The latest press release: “The origin of abiotic species”

On January 4, 2016, a press release titled, The origins of abiotic species, was put out by the University of Groningen. The key part reads as follows:

Otto has been working on chemical evolution for several years now. ‘It started with a chance discovery’, he explains. ‘We found some small peptides that could arrange themselves into rings, which could then form stacks.’ Once a stack began to form, it would continue to grow and would then multiply by breaking into two smaller stacks. These would both grow and break again, and so on. The stacks also stimulated the formation of the rings from which they are composed. The stacks and rings are called ‘replicators‘, as they are able to make copies of themselves.

Jan Sadownik, a postdoc in the Otto group, discovered that if you offer the replicators two different types (A and B) of building blocks (‘food’) they will make copies of themselves. He observed the emergence of a set of replicator mutants that specialized in food A, but also incorporated some B. The rings mainly comprised the A building blocks, with just a few B’s.

Some days later Sadownik saw a second set of mutants emerge that specialized in food B, but also tolerated some A. This second set proved to be a descendant of the first set, which meant there was an ancestral relationship between the sets. This is very similar to how new species form from existing ones during biological evolution, except that this process of species formation does not involve full-fledged biological organisms, but occurs instead at the molecular level.

Molecular speciation

Looking at the molecular ‘speciation’ process in more detail allowed the researchers to identify specific mutants within the first set of replicators that were responsible for the generation of the second set. They had therefore established the mechanism by which replicator ‘species’ form with unprecedented molecular-level detail….

This shows how new ‘species’ can emerge through chemical evolution. Otto explains, ‘Of course, the term speciation should only be used when referring to sexually reproducing organisms, but our work shows much the same patterns.‘ The exciting part, says Otto, is that ‘we start with no replicators, but see first one type emerge and then after a while, another. That is certainly most significant!’

One physicist’s take on the new research

Physicist Rob Sheldon made a pithy observation regarding the University of Groningen’s latest press release and the new paper by Sandownik, Mattia, Nowak and Otto: “If this paper were about anything but ‘peptides’, it would be called ‘crystallization’.”

Indeed. Crystals have been shown to exhibit many of the properties displayed by Professor Otto’s peptide structures. I would invite skeptical readers to have a look at a 2013 article titled, It’s almost alive! Scientists create a near-living crystal by Brandon Keim (Wired, January 31, 2013). Written in a tone of breathless anticipation, the article exudes the same kind of starry-eyed optimism as the University of Groningen press release, as it reports on how particles of a mineral called hematite (pictured above, image courtesy of Wikipedia) can be coaxed into forming “living crystals”:

Three billion years after inanimate chemistry first became animate life, a newly synthesized laboratory compound is behaving in uncannily lifelike ways.

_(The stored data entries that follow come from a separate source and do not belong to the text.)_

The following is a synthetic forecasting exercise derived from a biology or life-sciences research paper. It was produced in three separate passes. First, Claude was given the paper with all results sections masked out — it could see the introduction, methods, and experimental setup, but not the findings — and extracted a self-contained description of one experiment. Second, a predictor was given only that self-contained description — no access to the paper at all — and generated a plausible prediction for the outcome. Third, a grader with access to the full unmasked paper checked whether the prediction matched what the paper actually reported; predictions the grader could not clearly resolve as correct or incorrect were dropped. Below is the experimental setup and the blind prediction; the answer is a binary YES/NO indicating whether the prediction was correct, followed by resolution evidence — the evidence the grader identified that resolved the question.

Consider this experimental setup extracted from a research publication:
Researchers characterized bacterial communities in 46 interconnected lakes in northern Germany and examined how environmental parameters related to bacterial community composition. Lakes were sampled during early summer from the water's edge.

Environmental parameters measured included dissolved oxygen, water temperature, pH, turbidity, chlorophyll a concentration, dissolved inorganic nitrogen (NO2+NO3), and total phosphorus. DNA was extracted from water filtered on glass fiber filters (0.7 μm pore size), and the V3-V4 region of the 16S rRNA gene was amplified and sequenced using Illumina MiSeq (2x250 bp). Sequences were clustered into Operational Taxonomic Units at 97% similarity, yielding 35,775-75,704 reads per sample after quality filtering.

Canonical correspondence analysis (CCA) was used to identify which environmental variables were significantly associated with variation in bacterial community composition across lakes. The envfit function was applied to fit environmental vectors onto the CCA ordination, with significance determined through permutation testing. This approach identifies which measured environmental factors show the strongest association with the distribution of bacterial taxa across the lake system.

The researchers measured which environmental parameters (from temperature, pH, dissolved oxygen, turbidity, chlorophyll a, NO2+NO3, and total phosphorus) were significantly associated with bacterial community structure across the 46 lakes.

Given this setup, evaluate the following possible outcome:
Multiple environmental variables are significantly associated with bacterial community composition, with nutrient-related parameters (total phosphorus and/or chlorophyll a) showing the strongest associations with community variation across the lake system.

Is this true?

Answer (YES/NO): NO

The particles aren’t truly alive — but they’re not far off, either. Exposed to light and fed by chemicals, they form crystals that move, break apart and form again.

“There is a blurry frontier between active and alive,” said biophysicist Jérémie Palacci of New York University….

Palacci and fellow NYU physicist Paul Chaikin led a group of researchers in developing the particles, which are described Jan. 31 in Science as forming “living crystals” in the right chemical conditions….

Chaikin notes that life is difficult to define, but can be said to possess metabolism, mobility, and the ability to self-replicate. His crystals have the first two, but not the last.

As for what’s happening now in Palacci and Chaikin’s lab, a particle currently under development isn’t mobile, but it has a metabolism and is self-replicating.

We’re working on it,” Chaikin said.

The abstract of Palacci and Chaikin’s paper can be found here.

Now, to be fair, I should point out that the structures created by the University of Groningen team are capable of a kind of self-replication – that is, if you’re willing to call breaking in two “replication.” But that’s about the only thing they can do, that Palacci and Chaikin couldn’t – and in any case, they state towards the end of the article that they have now created a self-replicating particle which has a metabolism. So on the whole, I think Rob Sheldon’s remarks are pretty accurate. These peptide structures are no more alive than some crystals are.

The dogs that didn’t bark

Silver Blaze,” one of the most popular Sherlock Holmes stories written by Sir Arthur Conan Doyle, is a tale about the mysterious kidnapping of a prize race horse on the eve of an important race, and the apparent murder of its trainer. At one point in the story, the Scotland Yard detective, Inspector Gregory, asks Holmes: “Is there any other point to which you would wish to draw my attention?” “To the curious incident of the dog in the night-time,” answers Holmes. Inspector Gregory objects: “The dog did nothing in the night-time.” “That was the curious incident,” remarks Holmes.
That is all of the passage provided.